TEORIA WIECZNYCH MĄK NAUKĄ POGAŃSKĄ

    Stary Testament wyraźnie naucza, że piekło (hebr. sheol) jest stanem nieświadomości, zapomnienia i ukrycia w warunkach śmierci, w którym "niemasz żadnej pracy, ani myśli, ani umiejętności, ani mądrości" (Kazn. 9:5, 10; Ps. 6:6; 78:50; 146:4, itd.). Natomiast religie pogańskie wręcz przeciwnie uczą o nieśmiertelności duszy i świadomości umarłych.

    Grecki poeta, Homer (VIII wiek przed Chrystusem), opisywał o królu Odyseuszu z Itaki, który szukając drogi do domu, trafił na drogę, do "krainy duchów, które odeszły". Homer opisuje ów "podziemny świat" jako ponure i ciemne miejsce znajdujące się poniżej sekretnych miejsc ziemi. Lecz, mimo iż, jak się dowiadujemy, mieszkańcy tych miejsc posiadali świadomość, nie było to miejsce przeznaczone specjalnie na karanie i męki.

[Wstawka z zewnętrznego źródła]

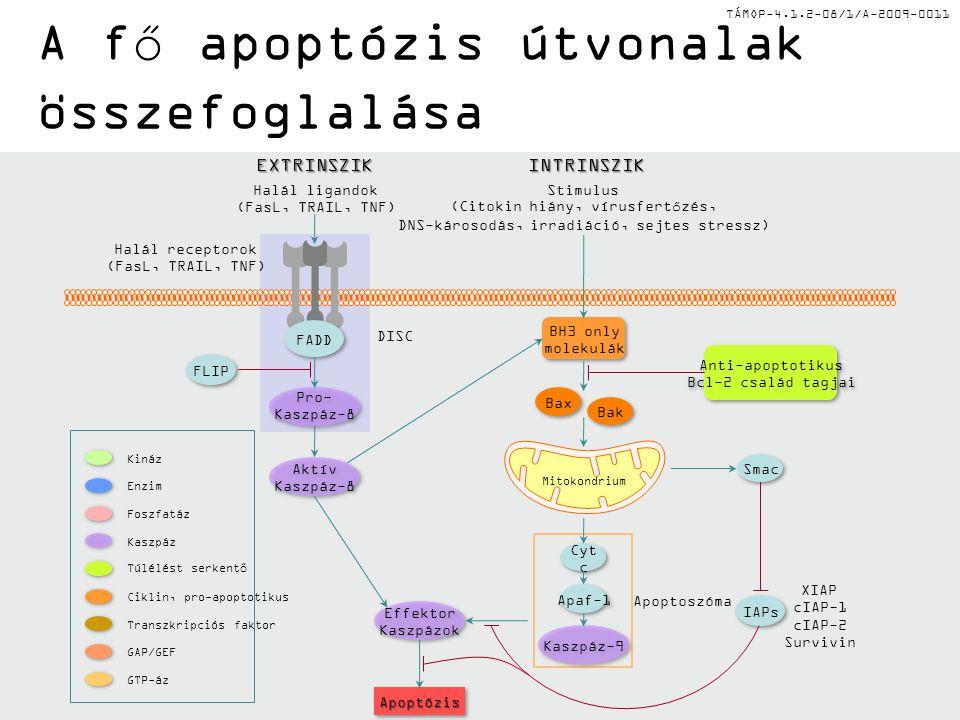 TÁMOP-4.1.2-08/1/A-2009-0011 A fő apoptózis útvonalak összefoglalása Halál ligandok (FasL, TRAIL, TNF) Stimulus (Citokin hiány, vírusfertőzés, DNS-károsodás, irradiáció, sejtes stressz) Pro- Kaszpáz-8 Pro- Kaszpáz-8 FADD Kaszpáz-9 Cyt c Apaf-1 Smac FLIP Aktív Kaszpáz-8 Aktív Kaszpáz-8 Effektor Kaszpázok Effektor Kaszpázok Bax Bak BH3 only molekulák BH3 only molekulák Anti-apoptotikus Bcl-2 család tagjai Anti-apoptotikus Bcl-2 család tagjai Halál receptorok (FasL, TRAIL, TNF) Mitokondrium Apoptoszóma DISC IAPs ApoptózisApoptózis INTRINSZIKEXTRINSZIK XIAP cIAP-1 cIAP-2 Survivin Kináz Foszfatáz Enzim Ciklin, pro-apoptotikus Túlélést serkentő GTP-áz GAP/GEF Kaszpáz Transzkripciós faktor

    Platon (V wiek), sławny grecki filozof, uczeń Sokratesa, pisał na temat owego błędu, jakim jest nieśmiertelność duszy, w swym znanym) dziele Fedon, które w dużym stopniu przyczyniło się do rozpowszechnienia omawianego tu pogańskiego błędu.

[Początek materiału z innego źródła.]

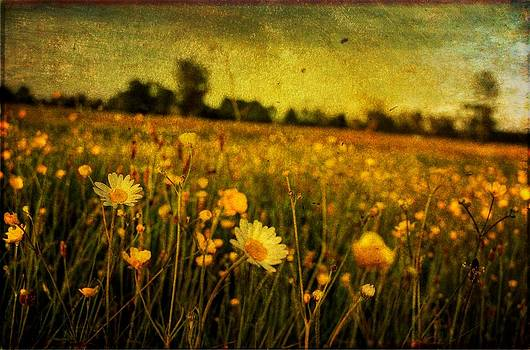 Buttercup Meadow by Tim Kahane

    Wergiliusz (70-19 roku pne.), uważany za największego spośród poetów rzymskich, znany jest najlepiej dzięki swemu poematowi epickiemu zatytułowanemu Eneida, w którym trojański bohater Eneasz zmusił przewoźnika Charona do przeprawienia go przez rzekę Styks, umożliwiając mu w ten sposób przedostanie się do krainy podziemnego świata i porozumienie się z umarłym ojcem.

"ZAKWASZENIE" NAUK ŻYDOWSKICH I CHRZEŚCIJAŃSKICH

    Wymienieni tu pisarze pogańscy mieli duży wpływ i bardziej niż wszyscy inni są odpowiedzialni za spowodowanie wkradnięcia się błędu o nieśmiertelności duszy do nauk żydowskich oraz chrześcijańskich i połączenia się z nimi. Niektórzy, jak żydowski historyk i apologeta Józef Flawiusz (urodzony w 37 roku naszej ery), wypowiadali stwierdzenia, wyrażające próbę wykazania zgodności pomiędzy żydowskimi wierzeniami i greckimi filozofiami. Apostoł Paweł w podanym przez siebie w Biblii opisie zaprzecza J. Flawiuszowi wykazując, że żydowskie nauki w owych czasach kładły nacisk na doktrynę o powstaniu od umarłych a nie o nieśmiertelności duszy, jako nadziei na przyszłe życie (Dz. Ap. 23:6-8; 24:15).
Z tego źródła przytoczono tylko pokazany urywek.